Les médias utilisent de plus en plus les outils d’IA, mais ceux-ci peuvent produire des erreurs. Bloomberg a dû corriger des résumés, Apple a désactivé une fonction sur l’actualité… Une étude de la BBC montre comment les IA peuvent faire de fausses citations.
« Quand on a lancé le sous-titrage assisté par l’IA il y a trois ans environ, le nom Macron devenait ‘micro-onde’ dans le texte, sourit Frédéric Brochard, de France Télévisions. Depuis, il y a eu des progrès extraordinaires. »
Alors que les médias utilisent de plus en plus les nouvelles technologies, de plus en plus performantes, les exemples d’erreurs demeurent toutefois légion. Le géant de l’information financière Bloomberg, qui offre depuis janvier un outil d’IA pour résumer des « news », a dû corriger au moins trois douzaines de résumés d’articles générés par l’IA, cette année, dont une date inexacte sur les récents droits de douane, relève le « New York Times ».
Un homme vivant… enterré par l’IA
En janvier, Apple avait désactivé un nouvel outil pour résumer l’actualité, après des erreurs et une plainte déposée par BBC News sur une faute – un homme toujours vivant… enterré par l’IA. Et, la toile regorge d’anecdotes sur des bévues et hallucinations de l’IA. On se souvient par exemple que Google AI Overviews avait été moqué à ses débuts pour avoir dit qu’il fallait de la colle pour garder le fromage sur les pizzas.
« Les modèles de langage sont probabilistes et font par construction des erreurs », observe Florent Latrive, chez Radio France. Autrement dit : comme tout (mauvais) élève pris en faute, une IA n’hésite pas à inventer lorsqu’elle ne sait pas.
Plus inquiétant en revanche, l’IA peut introduire des inexactitudes sur des sources fiables. En témoigne une étude de la BBC, réalisée en février dernier, qui a posé des questions d’actualité à ChatGPT, Copilot (Microsoft), Gemini (Google) et Perplexity, en leur demandant de se baser au maximum sur les infos de son site web.
Résultat : 51 % des réponses ont été jugées comme présentant des problèmes importants ; 19 % des réponses qui citaient le contenu de la BBC comportaient des erreurs factuelles (chiffres ou dates incorrects, etc.) ; 13 % des citations tirées d’articles de la BBC ont été modifiées ou n’existaient pas dans l’article en question.
Ce mur des erreurs et hallucinations fait hésiter de nombreux médias à pousser davantage l’utilisation de l’IA. « S’il faut tout vérifier, on ne gagne pas vraiment de temps », prévient Florent Latrive. « Les IA ne sont pas fiables à 100 %, d’où le nécessaire contrôle humain », ajoute Pascale Socquet, chez Prisma.
Faux sites créés par IA
Conscient de ces risques, Bloomberg poursuit néanmoins l’expérience : « 99 % des résumés d’IA répondent à nos normes éditoriales. Les journalistes ont un contrôle total sur l’apparition d’un résumé – avant et après la publication – et peuvent en supprimer », répond un porte-parole.

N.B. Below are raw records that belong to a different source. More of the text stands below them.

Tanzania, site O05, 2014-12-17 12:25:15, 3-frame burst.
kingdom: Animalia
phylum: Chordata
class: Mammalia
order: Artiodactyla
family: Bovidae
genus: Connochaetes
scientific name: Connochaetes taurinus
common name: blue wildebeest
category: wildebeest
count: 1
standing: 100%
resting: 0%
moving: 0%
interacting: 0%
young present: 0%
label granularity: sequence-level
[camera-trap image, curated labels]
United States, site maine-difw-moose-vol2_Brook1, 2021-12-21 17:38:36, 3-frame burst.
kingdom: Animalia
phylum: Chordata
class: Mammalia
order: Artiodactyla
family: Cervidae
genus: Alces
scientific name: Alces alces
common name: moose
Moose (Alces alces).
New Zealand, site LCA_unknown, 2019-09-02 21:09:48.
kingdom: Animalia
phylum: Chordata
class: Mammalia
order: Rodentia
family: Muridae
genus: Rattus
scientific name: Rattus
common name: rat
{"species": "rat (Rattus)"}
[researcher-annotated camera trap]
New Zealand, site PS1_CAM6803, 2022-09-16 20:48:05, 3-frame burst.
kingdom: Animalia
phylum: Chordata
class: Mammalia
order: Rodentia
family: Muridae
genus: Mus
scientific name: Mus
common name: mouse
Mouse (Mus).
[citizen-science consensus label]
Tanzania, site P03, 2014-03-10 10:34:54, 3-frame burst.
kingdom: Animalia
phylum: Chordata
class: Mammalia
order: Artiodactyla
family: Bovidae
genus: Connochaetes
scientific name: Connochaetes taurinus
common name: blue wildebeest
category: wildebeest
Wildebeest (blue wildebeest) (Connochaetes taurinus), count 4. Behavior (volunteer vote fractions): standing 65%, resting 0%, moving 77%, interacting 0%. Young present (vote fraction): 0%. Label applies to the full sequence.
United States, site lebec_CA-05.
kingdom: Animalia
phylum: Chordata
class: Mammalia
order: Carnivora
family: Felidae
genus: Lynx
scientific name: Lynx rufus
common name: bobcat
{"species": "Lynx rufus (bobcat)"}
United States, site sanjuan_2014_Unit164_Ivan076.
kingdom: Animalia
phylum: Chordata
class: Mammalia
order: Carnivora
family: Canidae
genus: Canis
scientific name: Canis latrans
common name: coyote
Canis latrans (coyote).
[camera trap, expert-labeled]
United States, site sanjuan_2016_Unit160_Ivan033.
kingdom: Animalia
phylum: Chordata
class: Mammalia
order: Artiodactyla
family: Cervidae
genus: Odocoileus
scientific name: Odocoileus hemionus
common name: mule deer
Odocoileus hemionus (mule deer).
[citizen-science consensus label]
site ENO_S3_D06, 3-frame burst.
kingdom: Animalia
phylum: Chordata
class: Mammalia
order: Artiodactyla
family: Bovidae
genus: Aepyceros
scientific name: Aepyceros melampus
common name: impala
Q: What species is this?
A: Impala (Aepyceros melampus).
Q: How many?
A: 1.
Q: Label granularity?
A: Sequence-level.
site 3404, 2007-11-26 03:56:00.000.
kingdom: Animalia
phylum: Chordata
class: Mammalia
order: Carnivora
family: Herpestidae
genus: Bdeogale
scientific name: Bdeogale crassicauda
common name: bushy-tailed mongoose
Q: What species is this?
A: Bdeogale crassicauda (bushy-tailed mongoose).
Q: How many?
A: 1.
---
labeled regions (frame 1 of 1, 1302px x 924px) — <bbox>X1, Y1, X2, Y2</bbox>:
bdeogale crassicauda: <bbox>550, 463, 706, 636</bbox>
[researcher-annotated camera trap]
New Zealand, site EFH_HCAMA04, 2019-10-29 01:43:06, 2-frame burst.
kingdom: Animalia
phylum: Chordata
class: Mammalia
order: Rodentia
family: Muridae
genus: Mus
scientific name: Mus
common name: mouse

« Les IA ont tendance à faire de moins en moins d’erreurs mais ce n’est pas encore parfait, indique Nicolas Gaudemet, Chief AI Officer chez Onepoint. Il y a aussi de nombreux faux sites créés de toutes pièces par des IA, qui peuvent alimenter les modèles comme ChatGPT, qui vont donc produire des réponses erronées. C’est une forme d’empoisonnement. »
De fait, une trop forte généralisation de l’IA dans les médias pourrait porter préjudice au secteur, alors que la confiance du public est déjà fragile. Un lecteur fera-t-il bien la différence entre une erreur liée à l’IA, à partir d’un article, et une bévue du média lui-même ?
Dans une étude récente réalisée par le CPNEF, plusieurs professionnels partagent d’ailleurs la crainte de devoir redoubler d’efforts pour démontrer la fiabilité et la plus-value de leur travail. « Le risque est que certains médias, qui font la course aux clics, automatisent massivement, noyant l’attention du grand public », s’inquiète Florent Latrive.